EXERCISE: Print, word for word, the line containing "Szándékosan szívatta a" and all lines beneath it to the end of the entries below. Pictures do not belong in the copy.

Crawled caption data:
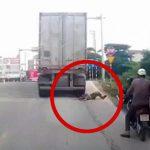 【閲覧注意】トラックの後輪に頭を突っ込んで自殺する男。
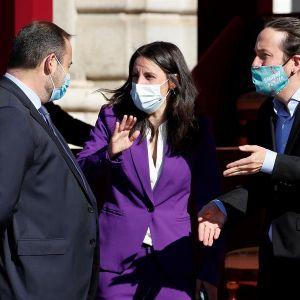 La ministra de Igualdad, Irene Montero, el vicepresidente Pablo Iglesias y el ministro de Transportes, José Luis Ábalos, en los actos del 12 de octubre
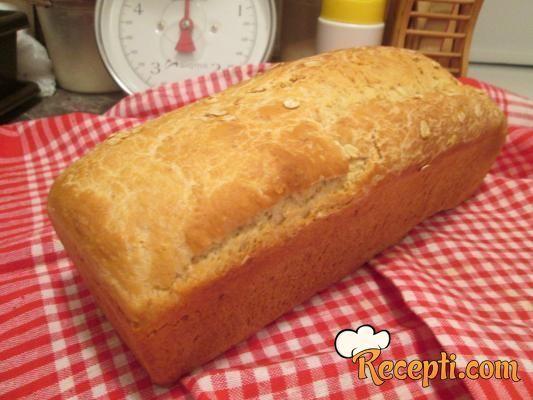 Recept za Hleb sa ovsenim pahuljicama. Za spremanje hleba neophodno je pripremiti belo brašno, crno brašno, vodu, kvasac, puter, so, jaja.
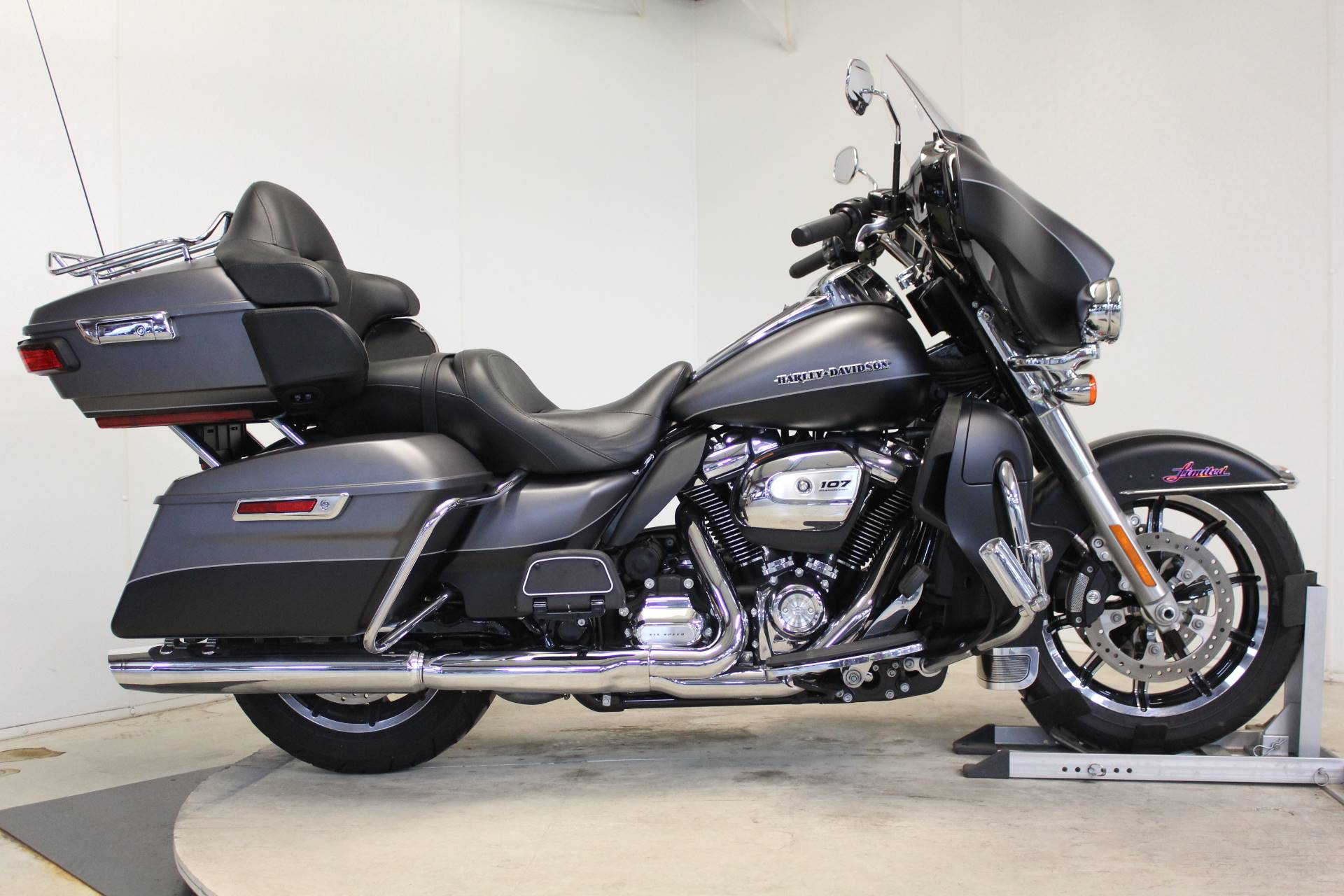 2017 Harley-Davidson Ultra Limited in Pittsfield, Massachusetts - Photo 1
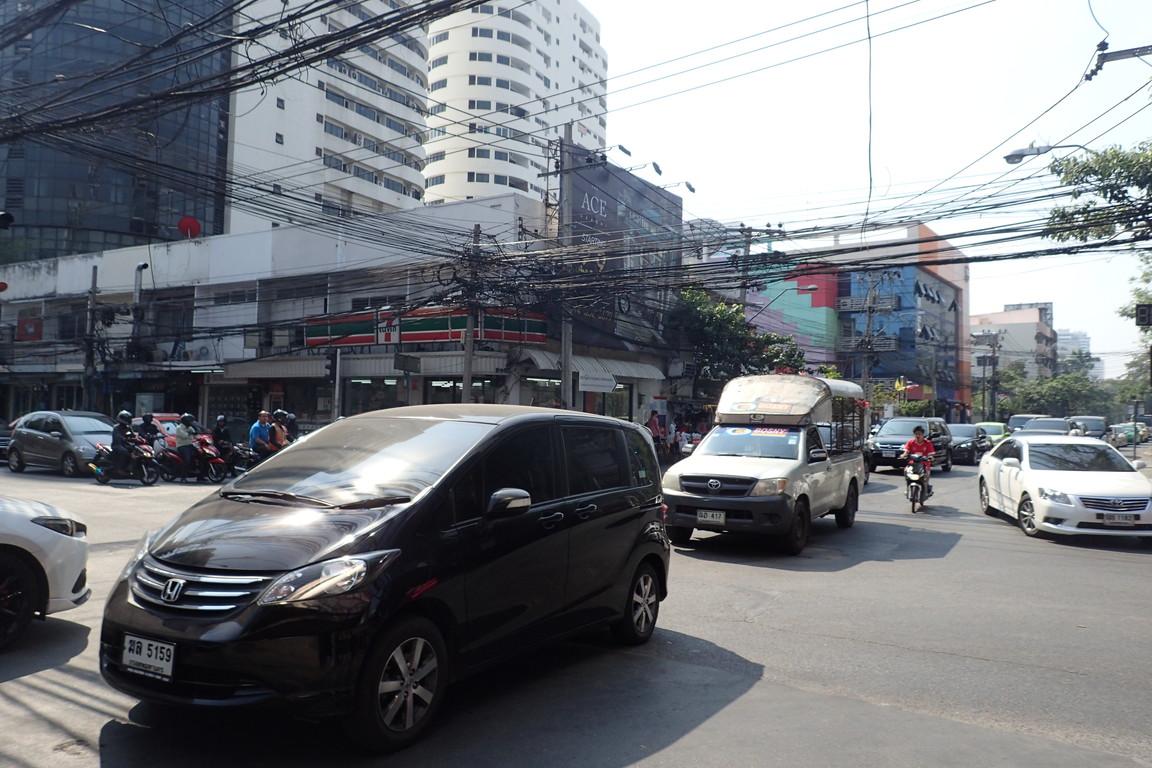 こんなにヤバイ!!バンコクの交通事情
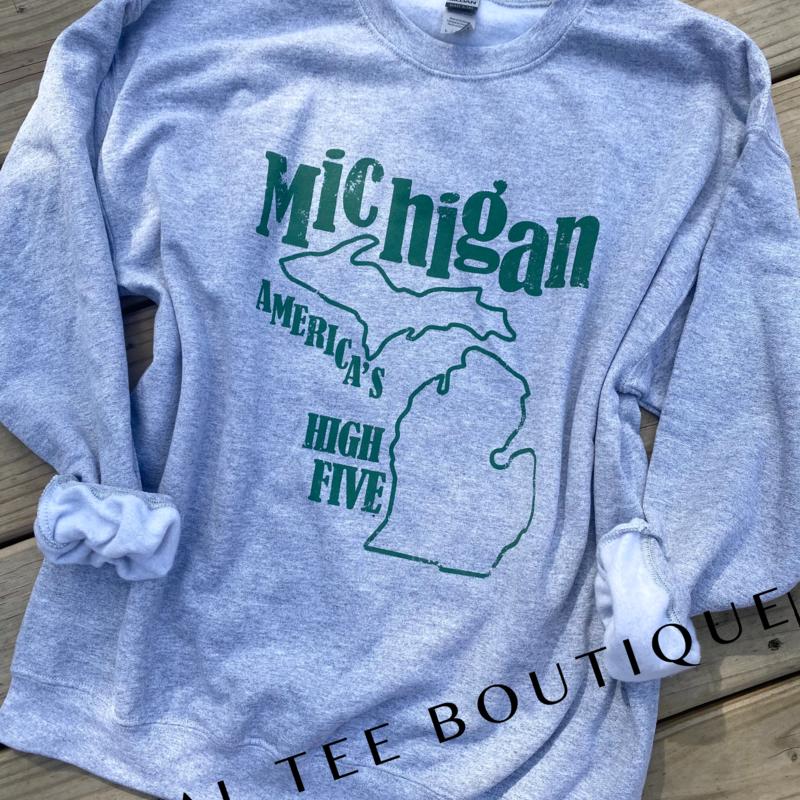 Gildan Michigan is America's High Five Crew (S-3XL)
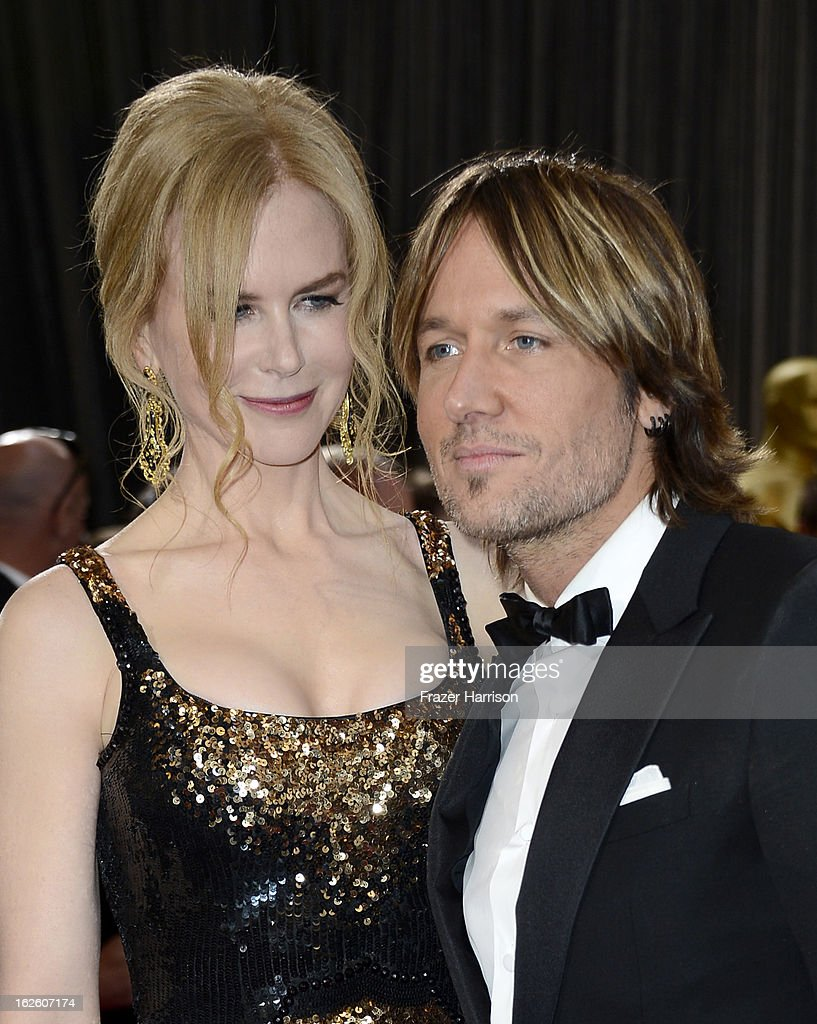 Actress Nicole Kidman and singer Keith Urban arrive at the Oscars at Hollywood & Highland Center on February 24, 2013 in Hollywood, California.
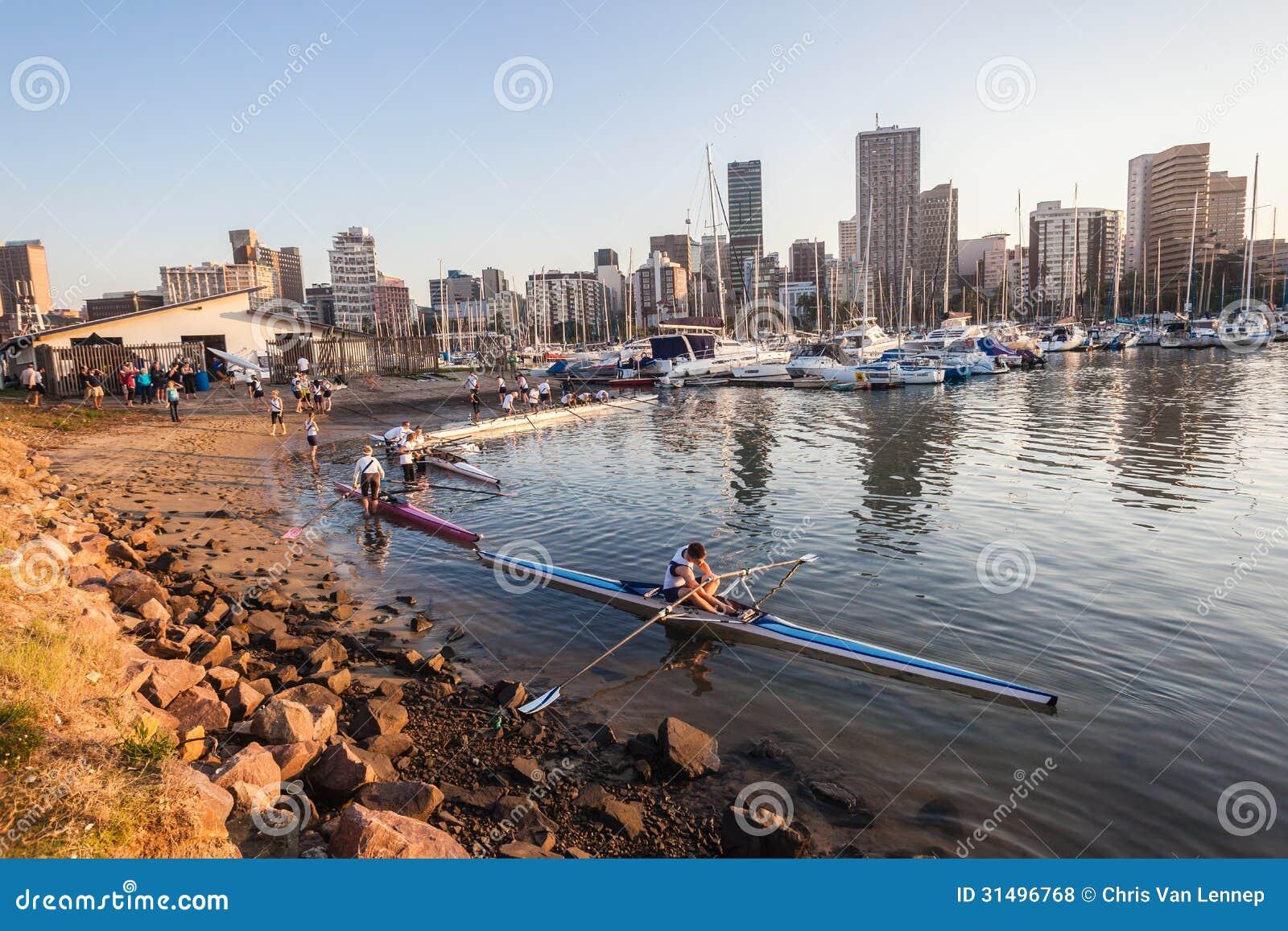 Athlètes de cale ramant la régate de canoës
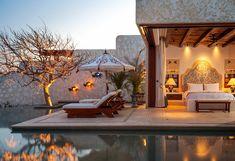 Cette villa de rêve délicieusement éclairée dans la nuit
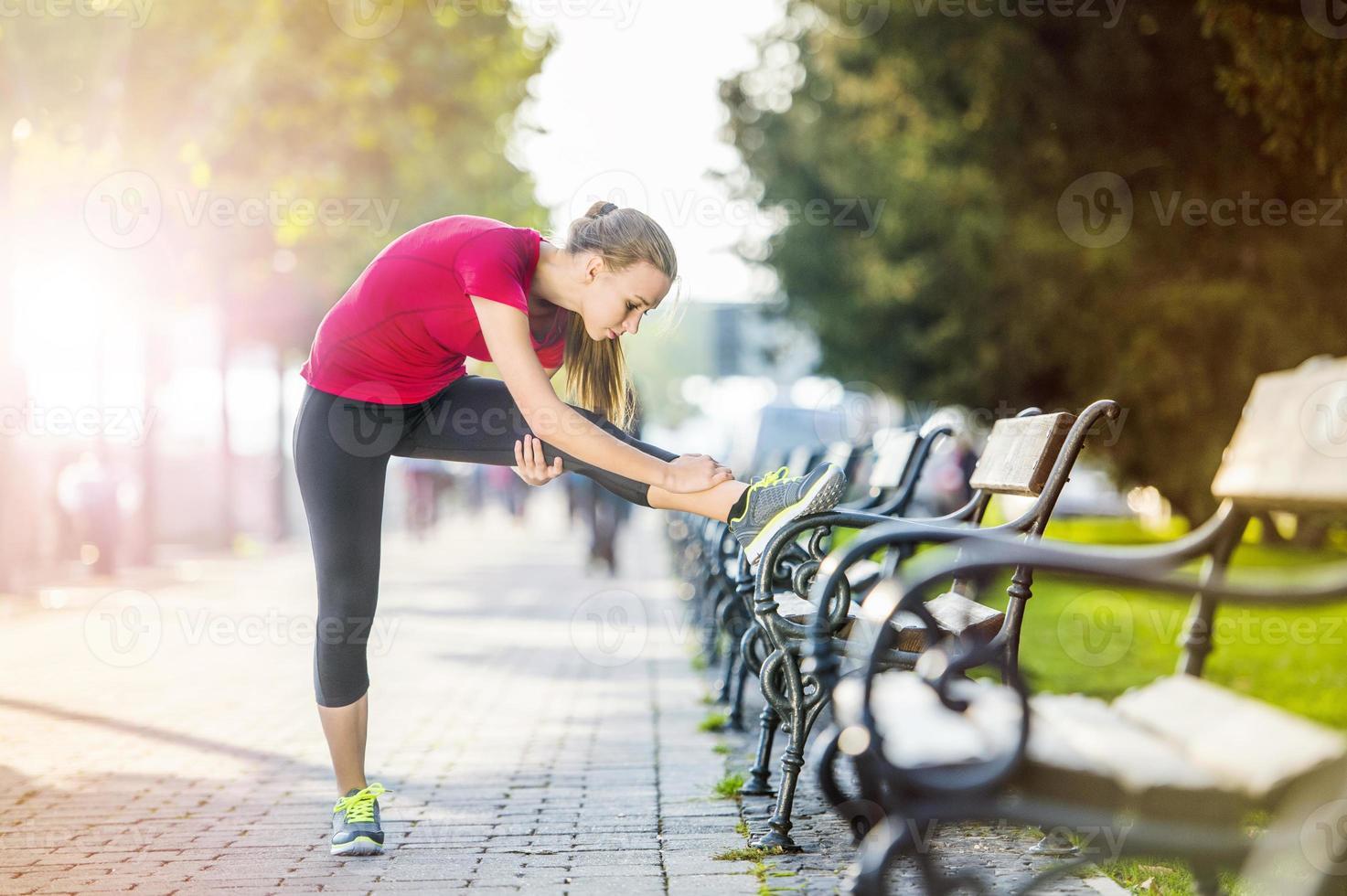 Frau läuft in der Stadt foto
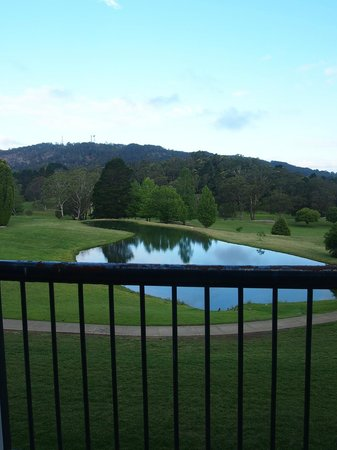Gibraltar Hotel Bowral : Rusty balcony view from 202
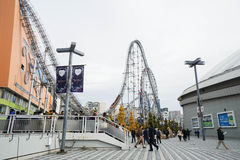 Achterbahn bei Tokyo Dome Stockbilder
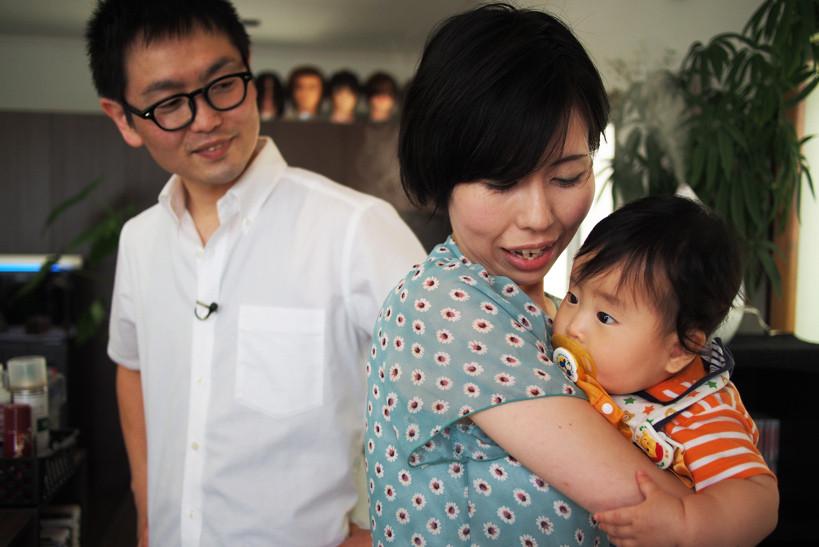 幸せいっぱいの菅原さん家族。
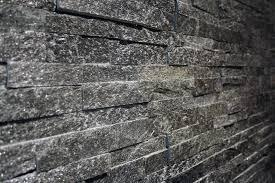 Tesu Steenstrips Type Sparkling Black Quartzite 12x40 Dun Z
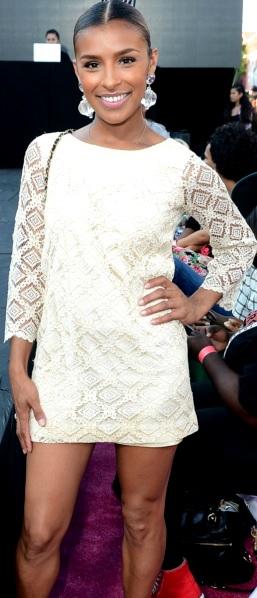 Foto de Melody Thornton con vestido blanco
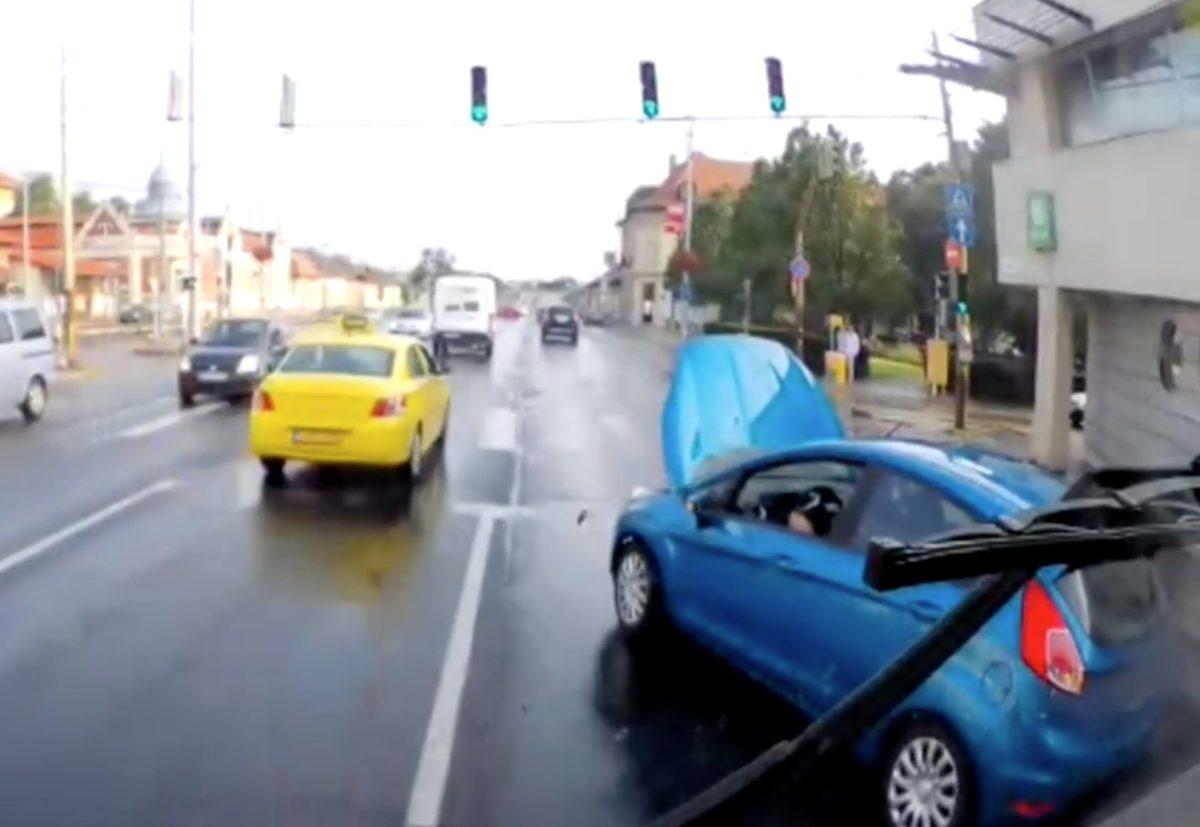Szándékosan szívatta a buszt egy frusztrált autós Budapesten
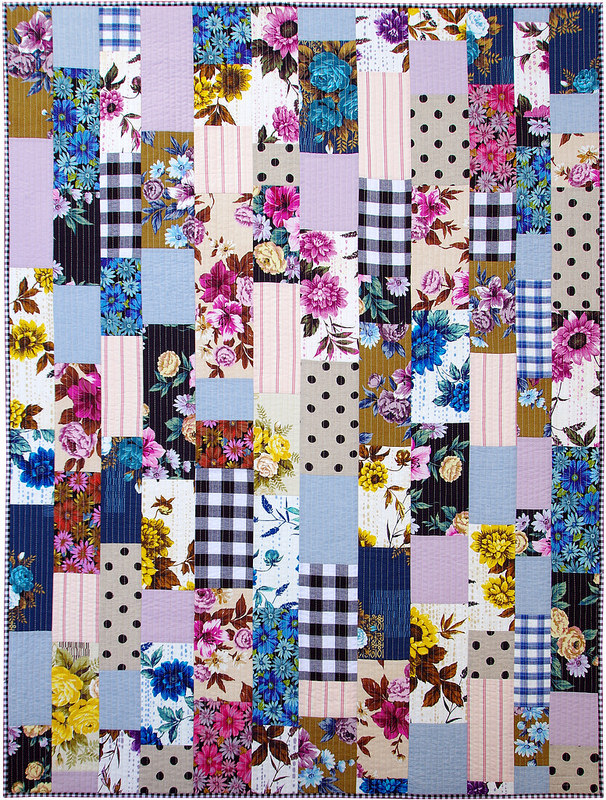 Outback Wife Quilt | A Finished Quilt | © Red Pepper Quilts 2017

TASK OUTPUT:
Szándékosan szívatta a buszt egy frusztrált autós Budapesten
 Outback Wife Quilt | A Finished Quilt | © Red Pepper Quilts 2017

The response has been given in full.